Section 4What would flip the decision to switch

Section 5One line each on why the rest fell out

EngineWhy not (today)
OpenFGAProduction-grade (CNCF Incubating since 2025-10-28, v1.18.1) but a Zanzibar ReBAC graph engine for relationships RPP does not have. Needs a new stateful Go service plus its own datastore plus continuous tuple-sync plus a network hop on the hot path. The only Supabase trace is a 2.5-year-old unanswered wishlist discussion.
SpiceDBReference Zanzibar engine, genuinely Deno-reachable via its native HTTP API since 2022. Same overkill: new stateful DB plus dual-write sync, no embeddable mode, no Supabase integration, and AuthZed Cloud lists from $2/hr always-on (authzed.com/pricing) against a $299/mo product. Recent v1.53 and v1.54 carried regressions worth pinning around.
PermifyReBAC graph engine, REST-callable from Deno, but overkill for flat RBAC and AGPL-3.0 network-copyleft on the server is a real legal-review item for commercial SaaS. Acquired by FusionAuth on 2025-11-20 with a unified product and new pricing landing in 2026 and no standalone-maintenance commitment.

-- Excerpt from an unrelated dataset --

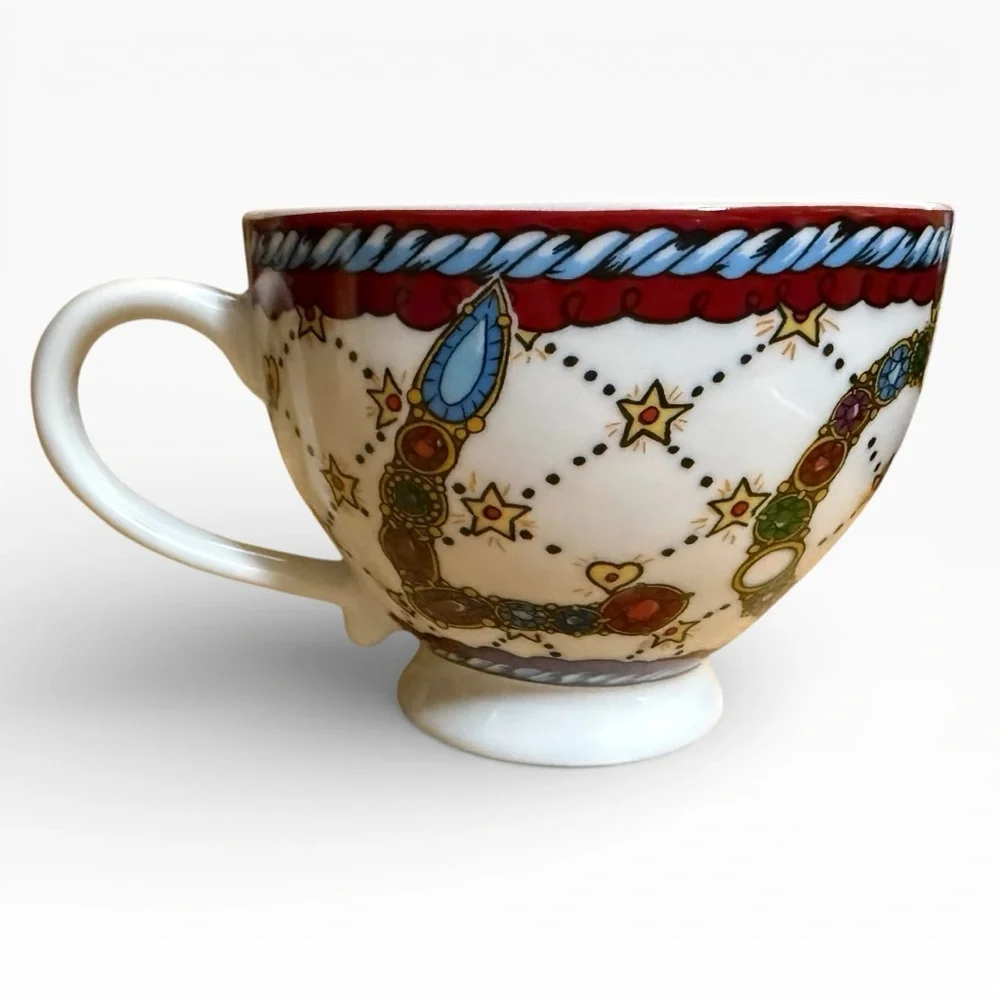 Limited Edition Pedestal Cup from Brighton - Jewels & Love Design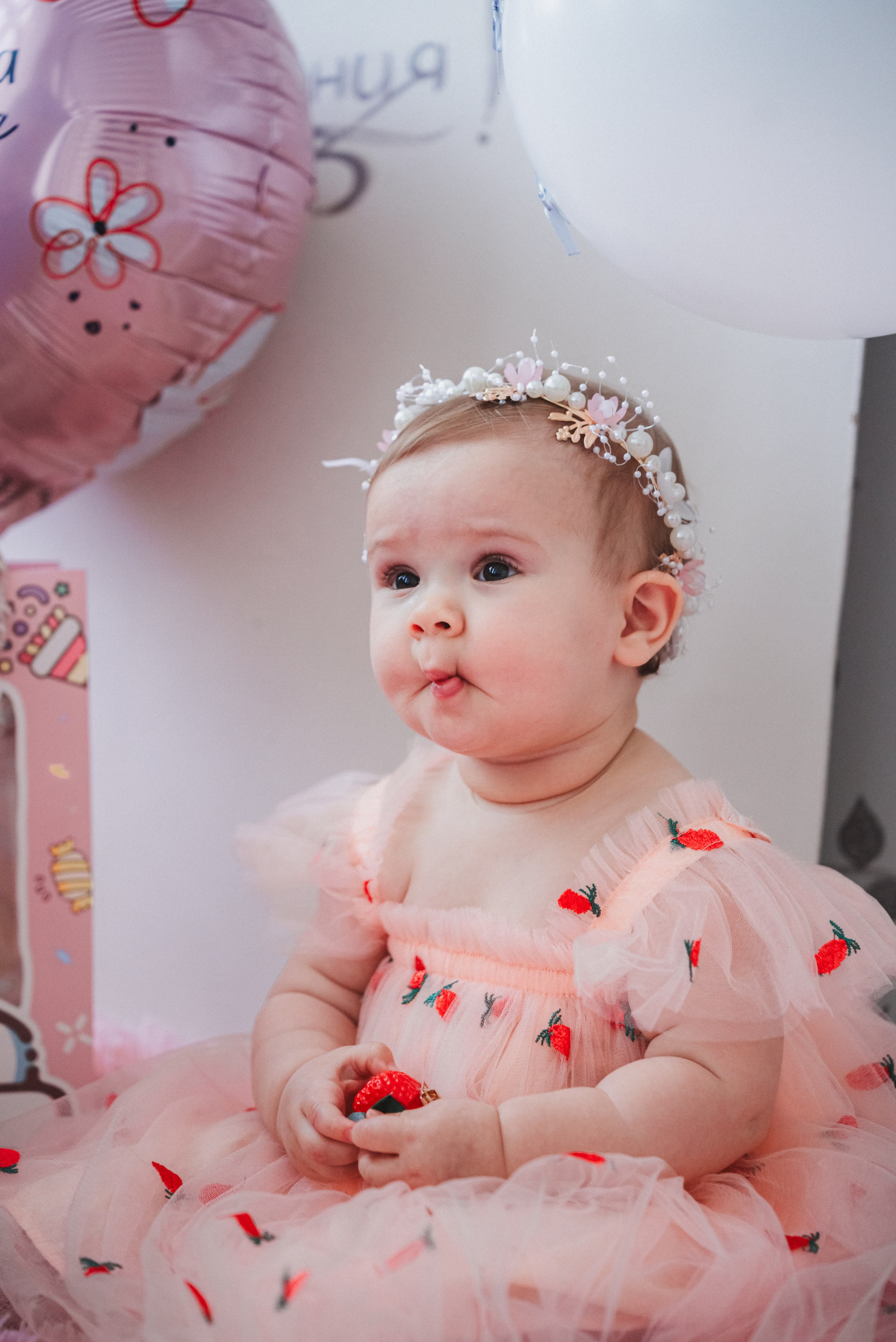 Аделине 1 годик. Фотограф Анастасия Монах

OPACNCF Graduated and battle-tested, but its sidecar model does not map to serverless Deno (self-host an always-on server or own a Rego-to-WASM pipeline), it forces a whole new language (Rego), has no Supabase integration, and Styra's core team was hired away by Apple in 2025 with Styra DAS sunset. The engine lives on under CNCF, but its corporate steward and managed control plane evaporated.
Oso / Oso CloudWorst structural fit here: the OSS library is deprecated (last release 2023-12-18), so you are committed to the proprietary hosted SaaS with fact-sync plus a per-check network hop, and the company has visibly pivoted its go-to-market to "Oso for Agents" (AI-agent security), demoting the app-authz product RPP would depend on.
Permit.ioDeno support is real but structurally forces you onto the eventually-consistent managed Cloud PDP (a Deno isolate cannot run the low-latency sidecar), so it is an external SaaS in the critical path on every check with no read-your-own-writes. Its Supabase integration is a stale 2024-05-14 blog, and the free tier's 20-tenant cap collides with the B2B multi-tenant plan.